Abstract and Applied Analysis
Volume 2013 (2013), Article ID 196256, 6 pages
http://dx.doi.org/10.1155/2013/196256
Research Article

A Cost-Sensitive Ensemble Method for Class-Imbalanced Datasets

School of Computer and Information Technology, Liaoning Normal University, No. 1, Liushu South Street, Ganjingzi, Dalian, Liaoning 116081, China

Received 28 December 2012; Accepted 25 March 2013

Academic Editor: Jianhong (Cecilia) Xia

Copyright © 2013 Yong Zhang and Dapeng Wang. This is an open access article distributed under the Creative Commons Attribution License, which permits unrestricted use, distribution, and reproduction in any medium, provided the original work is properly cited.

Abstract

In imbalanced learning methods, resampling methods modify an imbalanced dataset to form a balanced dataset.
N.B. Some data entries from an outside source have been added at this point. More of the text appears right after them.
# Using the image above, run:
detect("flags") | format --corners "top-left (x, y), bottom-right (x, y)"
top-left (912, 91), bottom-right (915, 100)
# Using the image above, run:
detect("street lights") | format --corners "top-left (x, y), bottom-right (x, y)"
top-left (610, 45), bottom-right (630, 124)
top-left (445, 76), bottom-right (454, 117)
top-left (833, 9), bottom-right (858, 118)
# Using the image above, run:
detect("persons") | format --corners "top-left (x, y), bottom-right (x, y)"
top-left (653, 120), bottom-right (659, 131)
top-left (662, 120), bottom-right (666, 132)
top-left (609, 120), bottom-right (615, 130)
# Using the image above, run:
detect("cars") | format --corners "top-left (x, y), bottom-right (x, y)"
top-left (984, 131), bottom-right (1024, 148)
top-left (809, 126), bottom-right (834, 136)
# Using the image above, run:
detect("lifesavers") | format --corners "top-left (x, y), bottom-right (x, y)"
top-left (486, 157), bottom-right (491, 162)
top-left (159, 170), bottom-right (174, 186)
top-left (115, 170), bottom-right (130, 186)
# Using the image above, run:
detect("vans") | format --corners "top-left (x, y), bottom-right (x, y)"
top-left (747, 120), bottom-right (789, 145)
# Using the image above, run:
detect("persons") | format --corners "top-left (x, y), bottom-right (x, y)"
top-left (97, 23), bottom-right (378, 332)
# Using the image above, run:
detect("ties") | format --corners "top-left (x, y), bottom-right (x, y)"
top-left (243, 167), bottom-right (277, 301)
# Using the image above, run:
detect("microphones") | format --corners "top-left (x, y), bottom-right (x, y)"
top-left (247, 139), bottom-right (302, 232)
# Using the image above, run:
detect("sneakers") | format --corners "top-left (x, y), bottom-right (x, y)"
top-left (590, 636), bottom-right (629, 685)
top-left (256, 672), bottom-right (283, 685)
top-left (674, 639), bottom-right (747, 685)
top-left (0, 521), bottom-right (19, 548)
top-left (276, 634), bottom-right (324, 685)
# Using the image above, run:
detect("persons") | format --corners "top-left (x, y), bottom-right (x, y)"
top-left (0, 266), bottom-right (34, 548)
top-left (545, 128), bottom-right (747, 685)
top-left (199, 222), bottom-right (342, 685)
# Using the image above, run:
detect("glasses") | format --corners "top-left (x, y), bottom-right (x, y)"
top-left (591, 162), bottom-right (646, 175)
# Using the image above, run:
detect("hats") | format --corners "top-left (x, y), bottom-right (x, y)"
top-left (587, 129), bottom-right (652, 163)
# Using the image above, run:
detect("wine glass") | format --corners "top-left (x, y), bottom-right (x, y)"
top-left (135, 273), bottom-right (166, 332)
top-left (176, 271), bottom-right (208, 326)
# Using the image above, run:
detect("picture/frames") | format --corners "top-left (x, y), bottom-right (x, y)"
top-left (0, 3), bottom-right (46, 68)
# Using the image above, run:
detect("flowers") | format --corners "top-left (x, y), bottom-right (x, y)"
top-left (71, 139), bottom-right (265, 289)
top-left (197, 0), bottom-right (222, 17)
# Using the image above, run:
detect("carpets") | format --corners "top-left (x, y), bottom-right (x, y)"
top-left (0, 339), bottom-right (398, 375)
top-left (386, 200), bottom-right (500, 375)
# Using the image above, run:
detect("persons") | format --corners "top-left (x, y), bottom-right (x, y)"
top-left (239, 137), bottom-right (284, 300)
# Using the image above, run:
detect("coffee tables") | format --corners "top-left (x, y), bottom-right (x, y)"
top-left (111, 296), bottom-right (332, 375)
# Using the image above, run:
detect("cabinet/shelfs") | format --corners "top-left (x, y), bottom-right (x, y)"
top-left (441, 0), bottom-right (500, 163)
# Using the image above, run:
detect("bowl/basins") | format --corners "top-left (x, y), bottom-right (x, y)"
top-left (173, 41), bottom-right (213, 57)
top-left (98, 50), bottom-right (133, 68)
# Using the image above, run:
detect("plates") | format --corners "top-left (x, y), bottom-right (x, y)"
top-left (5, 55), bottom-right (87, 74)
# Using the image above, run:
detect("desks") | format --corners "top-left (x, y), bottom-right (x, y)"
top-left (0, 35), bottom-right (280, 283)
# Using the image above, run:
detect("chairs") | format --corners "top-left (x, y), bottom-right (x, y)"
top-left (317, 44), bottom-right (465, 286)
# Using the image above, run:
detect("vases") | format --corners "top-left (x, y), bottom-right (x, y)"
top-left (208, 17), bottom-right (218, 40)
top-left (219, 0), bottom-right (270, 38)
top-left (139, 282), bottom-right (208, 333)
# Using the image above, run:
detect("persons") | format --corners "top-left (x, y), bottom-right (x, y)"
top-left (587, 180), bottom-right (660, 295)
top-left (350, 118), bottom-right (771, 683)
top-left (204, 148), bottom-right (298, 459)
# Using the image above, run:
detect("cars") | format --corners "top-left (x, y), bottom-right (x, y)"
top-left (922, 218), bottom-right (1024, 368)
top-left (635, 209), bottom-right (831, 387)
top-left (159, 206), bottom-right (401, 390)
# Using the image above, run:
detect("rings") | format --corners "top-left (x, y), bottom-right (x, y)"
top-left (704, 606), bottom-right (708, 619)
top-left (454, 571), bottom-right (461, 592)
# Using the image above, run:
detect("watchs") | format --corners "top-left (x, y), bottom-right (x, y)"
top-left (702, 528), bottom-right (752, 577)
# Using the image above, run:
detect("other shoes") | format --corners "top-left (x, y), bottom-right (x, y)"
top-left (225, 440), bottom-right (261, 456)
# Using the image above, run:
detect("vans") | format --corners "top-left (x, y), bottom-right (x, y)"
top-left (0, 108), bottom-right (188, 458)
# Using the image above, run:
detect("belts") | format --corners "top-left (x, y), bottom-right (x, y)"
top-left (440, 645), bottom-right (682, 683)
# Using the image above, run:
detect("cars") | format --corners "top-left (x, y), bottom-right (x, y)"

Balanced data sets perform better than imbalanced datasets for many base classifiers. This paper proposes a cost-sensitive ensemble method based on cost-sensitive support vector machine (SVM), and query-by-committee (QBC) to solve imbalanced data classification. The proposed method first divides the majority-class dataset into several subdatasets according to the proportion of imbalanced samples and trains subclassifiers using AdaBoost method. Then, the proposed method generates candidate training samples by QBC active learning method and uses cost-sensitive SVM to learn the training samples. By using 5 class-imbalanced datasets, experimental results show that the proposed method has higher area under ROC curve (AUC), F-measure, and G-mean than many existing class-imbalanced learning methods.